Goal of the exercise |
Return verbatim the part of the market review below that begins at the words "1. AI remains" and stops after "benefit from uncertainty.".

Provided text |
2025 marked a third consecutive year of exceptional returns for equity investors. After two years dominated by United States (US) equities, market leadership broadened meaningfully. Canadian equities, emerging markets, and developed international stocks all outperformed, supported by a combination of Artificial Intelligence (AI)-driven growth, strong performance in gold-related equities, and a weaker US dollar.

Markets were underpinned by resilient economic growth, inflation that remained contained, and central bank rate cuts. Despite elevated geopolitical risks, investors largely looked through near-term uncertainty, creating a broadly supportive backdrop for risk assets. Notably, market performance in the first month of 2026 has followed a similar directional pattern.


Volatility in themes

Four key themes emerged in 2025, and we provide an update on each below. While these themes have persisted into this year, we are seeing growing divergences within some. 

  1. AI remains a defining force.
    AI continues to shape market outcomes and is likely to do so for years to come. More recently, investor focus has shifted toward whether heavy investment in AI infrastructure can be translated into sustainable profits. As a result, some large AI-exposed companies lagged broader markets during the first month of this year, with leadership beginning to extend beyond the so-called “Magnificent 7”. Given that AI-related companies now represent close to 20% of global equity market capitalization, some consolidation and rotation should be viewed as healthy rather than concerning.
  2. Gold continues to benefit from uncertainty.
    Gold has extended its strong momentum, rising roughly 20% in January after an exceptional year in 2025. The fundamental backdrop remains supportive, driven by central bank purchases, investor demand for diversification away from the US dollar, fiscal pressures, and ongoing geopolitical risks. While returns have exceeded expectations and short-term pullbacks would not be surprising, interest from both institutional and retail investors continues to provide underlying support.

Exercise data |
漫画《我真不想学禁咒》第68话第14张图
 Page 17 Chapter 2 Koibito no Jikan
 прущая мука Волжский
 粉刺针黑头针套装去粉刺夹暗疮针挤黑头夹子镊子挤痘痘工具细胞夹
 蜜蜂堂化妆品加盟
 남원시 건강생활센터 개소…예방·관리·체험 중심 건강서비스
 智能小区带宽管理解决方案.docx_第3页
---
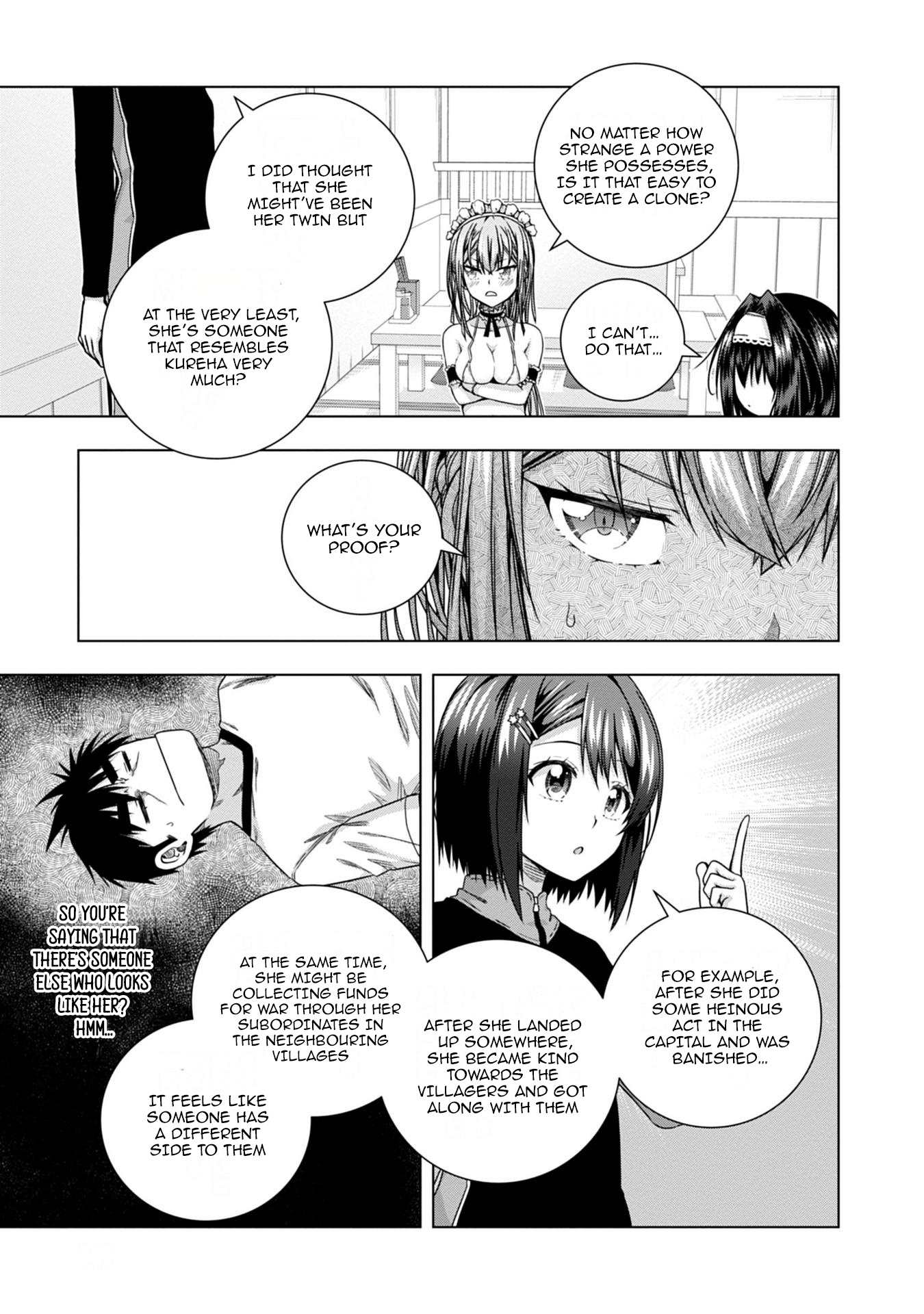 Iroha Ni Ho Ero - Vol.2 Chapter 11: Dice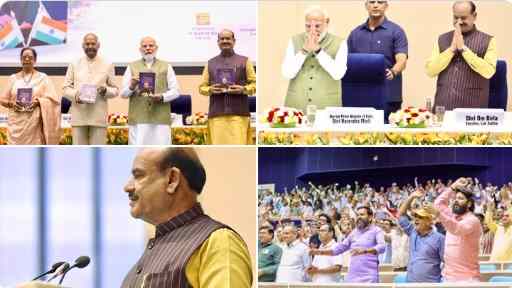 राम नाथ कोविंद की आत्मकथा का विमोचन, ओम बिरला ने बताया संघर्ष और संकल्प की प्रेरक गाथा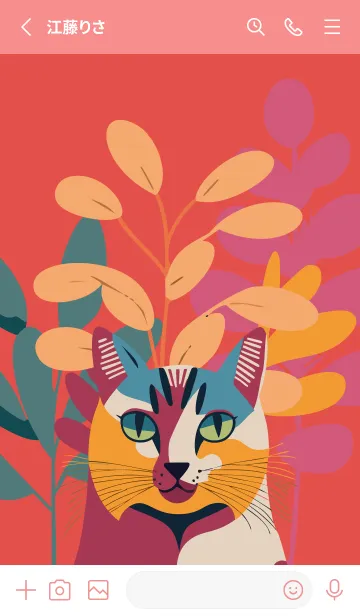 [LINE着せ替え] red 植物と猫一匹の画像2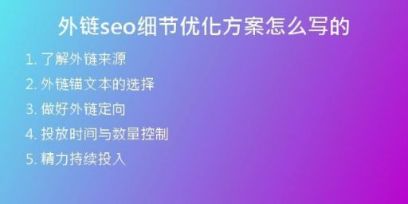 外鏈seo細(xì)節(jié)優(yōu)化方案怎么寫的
...
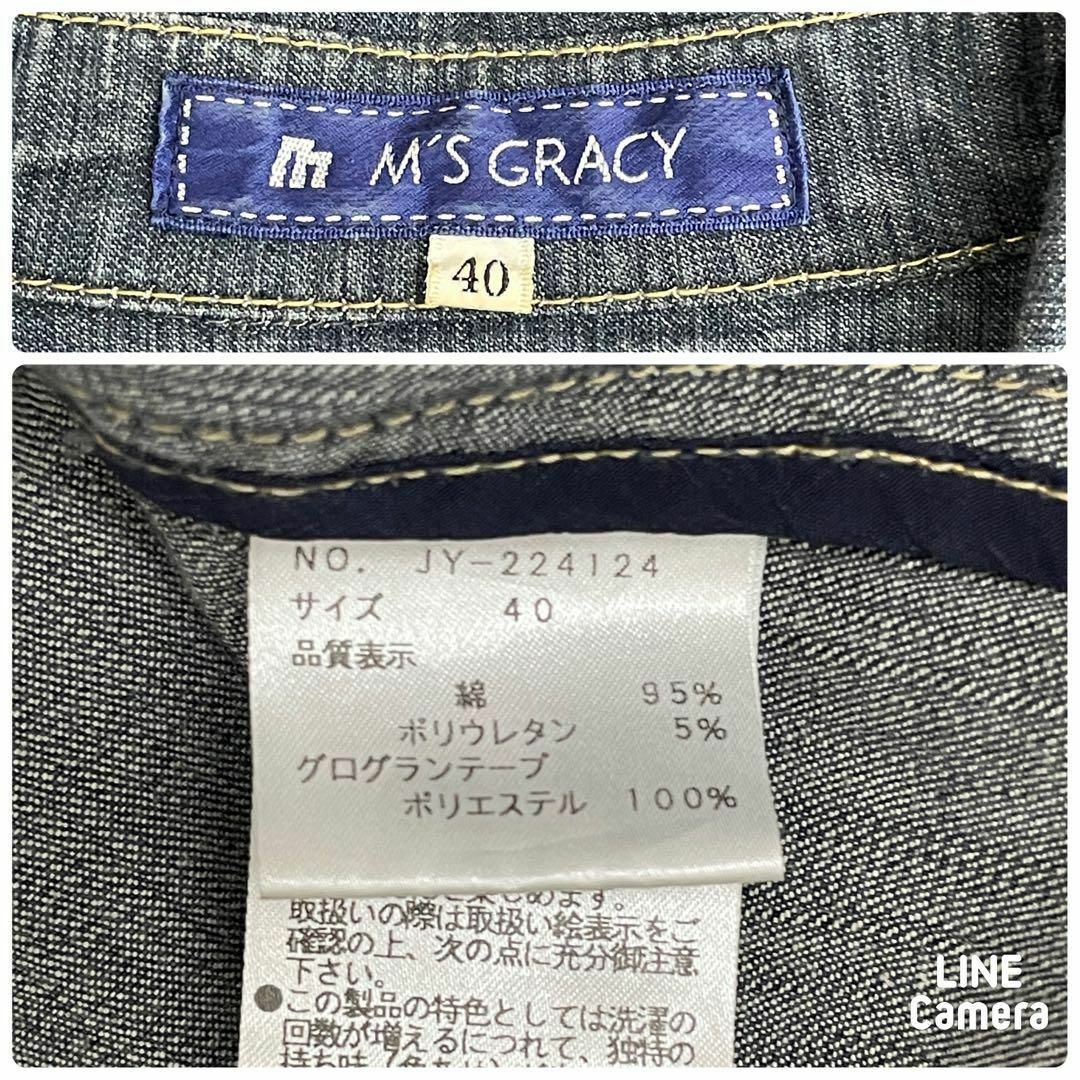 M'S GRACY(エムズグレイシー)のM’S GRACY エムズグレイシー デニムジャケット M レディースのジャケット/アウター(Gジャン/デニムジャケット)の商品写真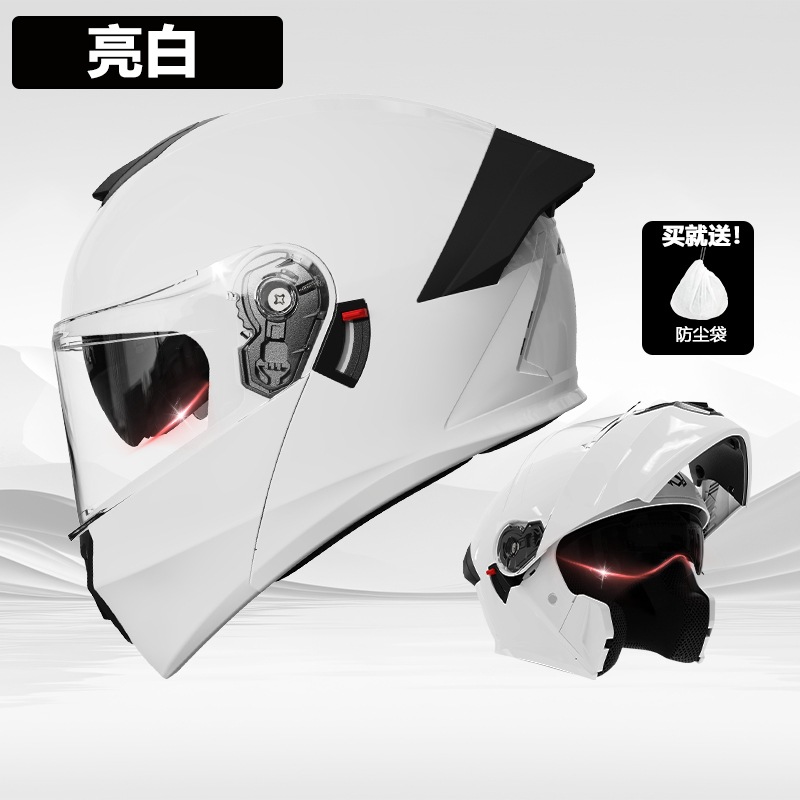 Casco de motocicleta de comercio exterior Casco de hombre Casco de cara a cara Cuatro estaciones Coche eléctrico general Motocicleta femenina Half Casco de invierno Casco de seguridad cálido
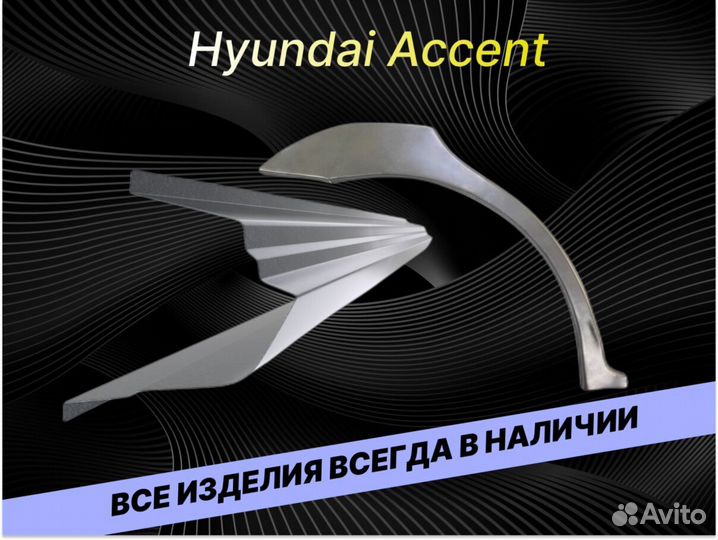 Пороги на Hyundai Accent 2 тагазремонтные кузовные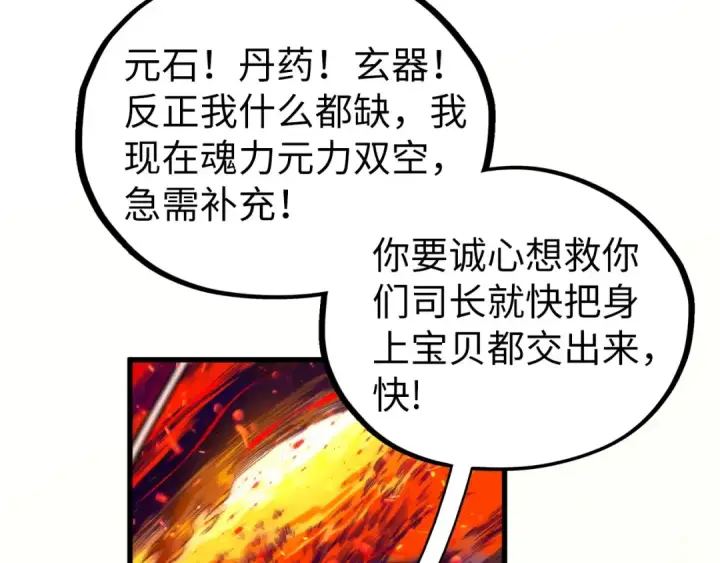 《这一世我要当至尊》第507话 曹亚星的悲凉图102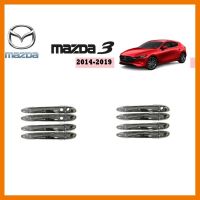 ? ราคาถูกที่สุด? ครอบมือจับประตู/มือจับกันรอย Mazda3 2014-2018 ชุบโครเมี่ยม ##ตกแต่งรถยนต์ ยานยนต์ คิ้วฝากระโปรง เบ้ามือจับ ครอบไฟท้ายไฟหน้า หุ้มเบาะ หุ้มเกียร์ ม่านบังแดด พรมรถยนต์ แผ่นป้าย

Response for this exercise |
1. AI remains a defining force.
    AI continues to shape market outcomes and is likely to do so for years to come. More recently, investor focus has shifted toward whether heavy investment in AI infrastructure can be translated into sustainable profits. As a result, some large AI-exposed companies lagged broader markets during the first month of this year, with leadership beginning to extend beyond the so-called “Magnificent 7”. Given that AI-related companies now represent close to 20% of global equity market capitalization, some consolidation and rotation should be viewed as healthy rather than concerning.
  2. Gold continues to benefit from uncertainty.